The fact you observed a 15 minute delay means either the leakage current of C78 is a large proportion of its charging current, or the reset transistor Q2 is leaky or is getting partially turned on intermittently.
The whole approach of an extremely large time constant RC network with an electrolytic cap is irretrievably flawed due to the unstable and temperature dependant leakage current. IMHO you need to redesign it with a digital timer, either an oscillator and divider chain, or a MCU.
Consider using a CD4060 configured for a low frequency RC oscillator, with a diode from the desired output to the RS input to inhibit its oscillator at the end of the delay. Drive its MR (master reset) with your activity signal.
Michaelaudio:
But the circuit works?It just doesnt work when I soldered the ICs on the PCB cause on Pin 5 the voltage drobs as soon as its higher than on Pin 6 on IC9b. I know they r smarter ways to do it but I want to solve the problem not re design it. So the time delay thing is strange yea, but anyway it works (almost)
What I found out so far:
-when the voltage goes up and down (7.7-7.6V at Pin5 IC9B (measured to virtual ground) the voltage on the Base of Q3 doesnt change, so that means c78 is full charged, so it has something to do with the comparator itself?

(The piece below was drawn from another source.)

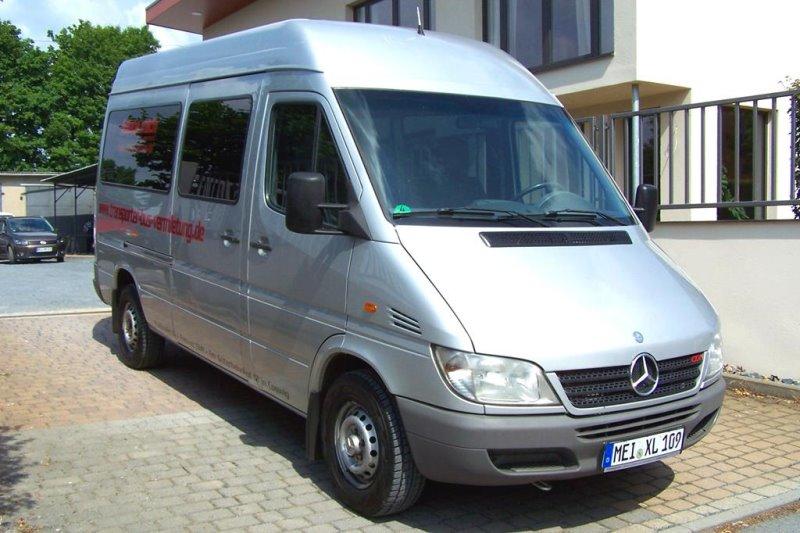 bus oder transporter mieten transporter bus vermietung. Black Bedroom Furniture Sets. Home Design Ideas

-when I remove R78 it works
-when I remove D16/17 it works
Im sure im close but still cant see where the problem is
Ian.M:
What do you expect to happen when IC9B acting as a comparator causes the MOSFET Q4 to switch off the Vdd supply to the timing circuit feeding its own inputs? The circuit is fundamentally flawed and if it operates at all its by pure luck.
Michaelaudio:
Oh my fault! I forgot to switch the Power Symbol, the circuit is always powered ofc.
tooki:
VDD is the unswitched always-on power, and VCC is the switched power, correct?
(And no, I don’t know why it’s not working, sorry! But I’d listen to Ian.M.)